* _Instructions to follow_: List every line below that contains the word "this", copying each such line in full.

(Scene-based reasoning records)
· · ·
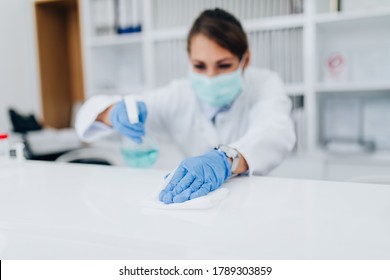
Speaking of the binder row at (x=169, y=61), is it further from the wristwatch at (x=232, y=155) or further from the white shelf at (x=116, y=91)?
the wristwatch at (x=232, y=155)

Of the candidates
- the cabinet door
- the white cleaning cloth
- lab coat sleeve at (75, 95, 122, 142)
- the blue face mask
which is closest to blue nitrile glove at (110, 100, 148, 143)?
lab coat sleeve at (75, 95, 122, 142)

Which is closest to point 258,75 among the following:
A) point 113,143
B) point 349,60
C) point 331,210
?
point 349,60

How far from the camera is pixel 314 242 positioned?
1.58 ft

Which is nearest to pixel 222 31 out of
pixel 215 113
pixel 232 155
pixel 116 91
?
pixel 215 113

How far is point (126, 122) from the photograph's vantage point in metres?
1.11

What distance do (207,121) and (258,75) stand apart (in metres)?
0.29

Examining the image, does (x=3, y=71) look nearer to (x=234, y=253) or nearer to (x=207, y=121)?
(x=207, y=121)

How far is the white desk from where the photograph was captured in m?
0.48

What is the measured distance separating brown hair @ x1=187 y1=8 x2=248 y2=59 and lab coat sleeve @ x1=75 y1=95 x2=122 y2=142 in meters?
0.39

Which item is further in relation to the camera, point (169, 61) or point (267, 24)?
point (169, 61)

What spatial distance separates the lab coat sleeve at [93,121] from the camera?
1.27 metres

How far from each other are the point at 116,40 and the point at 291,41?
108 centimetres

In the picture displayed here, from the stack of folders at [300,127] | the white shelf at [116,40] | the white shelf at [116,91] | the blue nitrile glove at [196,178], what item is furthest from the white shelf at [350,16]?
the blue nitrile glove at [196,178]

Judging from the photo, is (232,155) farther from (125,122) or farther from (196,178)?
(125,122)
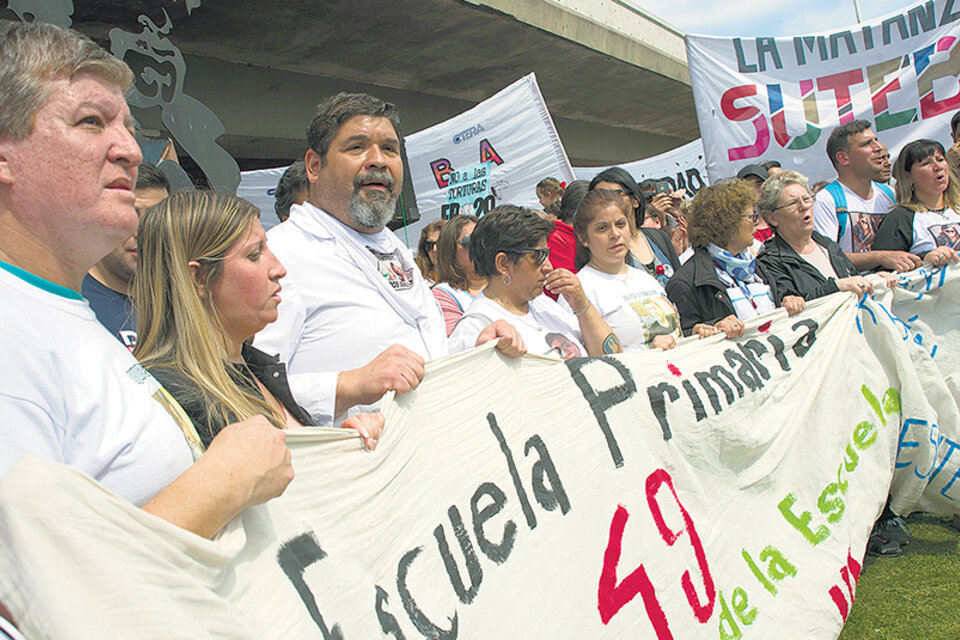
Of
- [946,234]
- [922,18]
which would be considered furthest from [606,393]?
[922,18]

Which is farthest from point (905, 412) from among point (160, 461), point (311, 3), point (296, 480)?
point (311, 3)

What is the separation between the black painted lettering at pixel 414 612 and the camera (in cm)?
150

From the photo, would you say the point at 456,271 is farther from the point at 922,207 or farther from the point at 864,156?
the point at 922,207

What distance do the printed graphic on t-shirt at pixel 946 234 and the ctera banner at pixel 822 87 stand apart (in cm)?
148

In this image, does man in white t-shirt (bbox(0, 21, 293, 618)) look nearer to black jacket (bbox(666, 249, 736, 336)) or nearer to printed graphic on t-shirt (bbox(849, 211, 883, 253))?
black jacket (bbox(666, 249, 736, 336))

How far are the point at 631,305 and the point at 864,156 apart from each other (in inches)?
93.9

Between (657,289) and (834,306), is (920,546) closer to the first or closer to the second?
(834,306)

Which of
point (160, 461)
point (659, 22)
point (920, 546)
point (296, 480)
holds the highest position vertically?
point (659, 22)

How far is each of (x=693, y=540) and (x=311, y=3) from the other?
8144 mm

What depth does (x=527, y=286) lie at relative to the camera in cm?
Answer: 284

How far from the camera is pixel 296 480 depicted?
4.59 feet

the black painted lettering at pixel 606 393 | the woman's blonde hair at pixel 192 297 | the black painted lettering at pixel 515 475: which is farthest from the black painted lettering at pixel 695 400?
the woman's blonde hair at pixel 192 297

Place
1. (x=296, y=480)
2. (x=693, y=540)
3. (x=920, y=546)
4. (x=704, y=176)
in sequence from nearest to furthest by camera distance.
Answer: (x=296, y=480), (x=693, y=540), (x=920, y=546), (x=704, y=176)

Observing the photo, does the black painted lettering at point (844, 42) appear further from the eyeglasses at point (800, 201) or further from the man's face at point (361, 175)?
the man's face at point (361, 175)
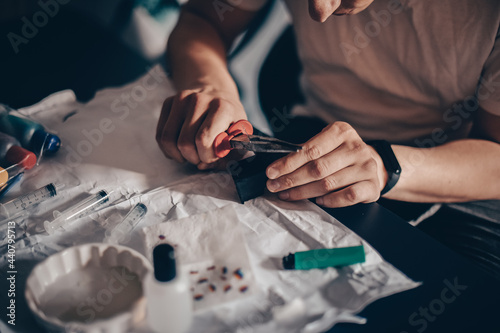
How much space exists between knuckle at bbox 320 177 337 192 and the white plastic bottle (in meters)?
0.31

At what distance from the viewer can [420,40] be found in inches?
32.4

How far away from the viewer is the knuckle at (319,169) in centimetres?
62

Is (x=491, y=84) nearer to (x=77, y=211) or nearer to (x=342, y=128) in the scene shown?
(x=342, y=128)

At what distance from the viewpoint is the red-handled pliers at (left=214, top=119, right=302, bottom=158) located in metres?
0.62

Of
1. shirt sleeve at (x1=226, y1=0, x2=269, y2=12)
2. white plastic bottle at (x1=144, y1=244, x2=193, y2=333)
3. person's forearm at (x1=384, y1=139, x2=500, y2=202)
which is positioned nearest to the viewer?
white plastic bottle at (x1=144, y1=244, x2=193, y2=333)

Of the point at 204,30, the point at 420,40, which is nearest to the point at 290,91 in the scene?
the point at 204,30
· · ·
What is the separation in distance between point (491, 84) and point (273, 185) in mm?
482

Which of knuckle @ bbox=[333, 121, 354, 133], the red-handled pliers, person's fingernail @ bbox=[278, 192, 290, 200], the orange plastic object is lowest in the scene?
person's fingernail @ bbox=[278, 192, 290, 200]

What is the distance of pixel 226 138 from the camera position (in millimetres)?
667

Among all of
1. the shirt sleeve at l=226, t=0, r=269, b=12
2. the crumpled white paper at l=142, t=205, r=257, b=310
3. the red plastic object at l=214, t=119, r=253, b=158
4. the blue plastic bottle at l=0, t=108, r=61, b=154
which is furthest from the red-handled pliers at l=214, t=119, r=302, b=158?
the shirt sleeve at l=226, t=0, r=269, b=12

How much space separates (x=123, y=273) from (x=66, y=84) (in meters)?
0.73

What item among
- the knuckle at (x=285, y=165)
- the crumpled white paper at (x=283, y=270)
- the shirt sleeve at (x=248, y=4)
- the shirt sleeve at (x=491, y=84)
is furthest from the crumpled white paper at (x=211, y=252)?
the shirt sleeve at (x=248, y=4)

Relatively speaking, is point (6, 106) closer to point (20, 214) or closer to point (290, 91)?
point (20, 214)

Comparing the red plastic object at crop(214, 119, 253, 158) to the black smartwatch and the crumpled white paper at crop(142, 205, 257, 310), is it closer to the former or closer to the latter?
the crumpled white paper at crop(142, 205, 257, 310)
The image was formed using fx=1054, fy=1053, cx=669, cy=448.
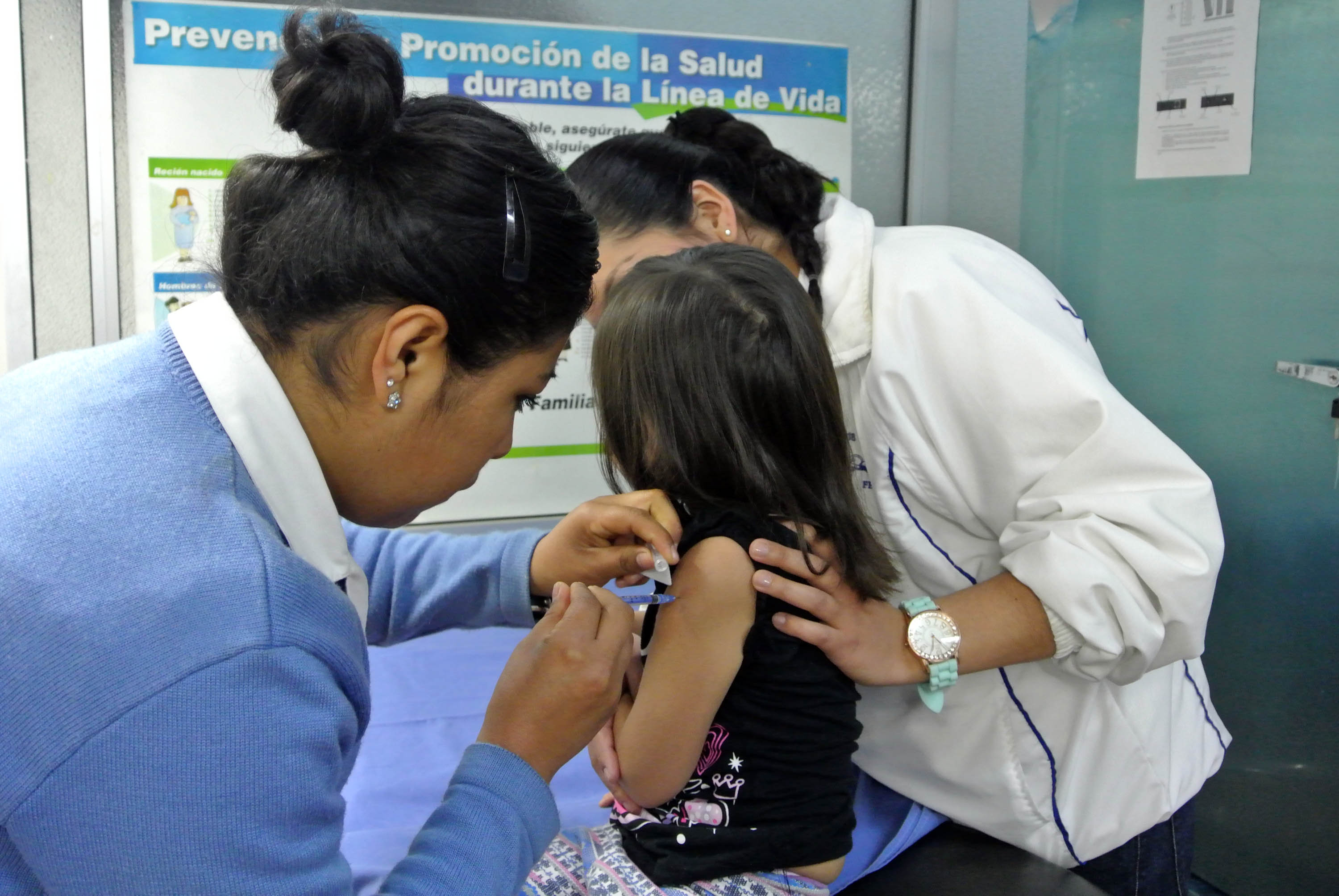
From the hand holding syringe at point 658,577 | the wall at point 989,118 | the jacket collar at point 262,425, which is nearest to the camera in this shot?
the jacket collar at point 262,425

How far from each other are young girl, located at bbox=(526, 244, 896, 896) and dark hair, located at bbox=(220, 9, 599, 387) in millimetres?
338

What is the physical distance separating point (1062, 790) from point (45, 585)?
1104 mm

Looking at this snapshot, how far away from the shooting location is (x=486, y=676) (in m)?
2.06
· · ·
* _Answer to the exercise_:
In this image, does man in white t-shirt (bbox(0, 21, 293, 618)) look nearer to black jacket (bbox(666, 249, 736, 336)) or nearer to printed graphic on t-shirt (bbox(849, 211, 883, 253))?
From the hand holding syringe at point 658,577 | the wall at point 989,118 | the jacket collar at point 262,425, which is nearest to the camera in this shot?
Looking at this snapshot, how far away from the shooting location is (x=486, y=676) (in m)?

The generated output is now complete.